Ulrich Seidl's Import Export, however, is a frustrating, labored (so to speak) exercise in misery. For all its prolonged exposure to two guest-worker characters, they remain inarticulate and static victims. Humiliation and degradation are rubbed into every overlong scene, to the point of disgust. We get that Austria and Ukraine are increasingly coming to resemble each other and that neither provides a decent living for its young working-class citizens -- a realization that doesn't need to have indignity after indignity piled onto it.

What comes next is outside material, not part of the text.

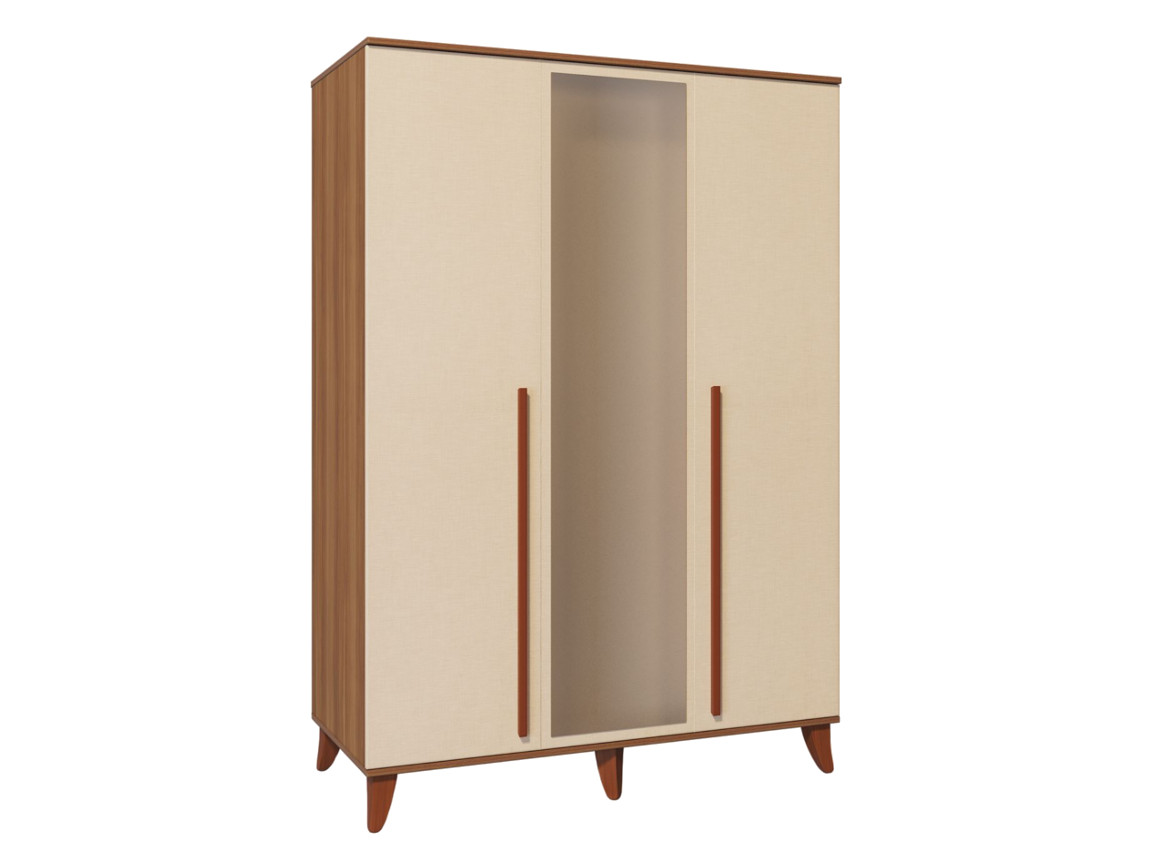 Шкаф 3 двери 1320х600х1900 мм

Finally, Christian Petzold's stunning Yella, which sold out at October's Mill Valley Film Festival, is an increasingly bizarre account of a young woman running away from her old life in the former East Germany to new prospects in West Germany. What at first seems like a domestic thriller (she's being stalked by a volatile ex) goes deeper when, seemingly free of him and blossoming in a new high-powered career, she starts being harassed by sounds and premonitions signaling a second ruin. Nina Hoss, who won the best actress award at Berlin for her performance, has the deliberate, disheveled intensity of a Jeanne Moreau. Her journey across the Elbe becomes something much bigger than escape from a failed marriage -- it's a primal mystery with baggage past the weight limit.
Today's screenings start at 1 p.m. with Half of Life.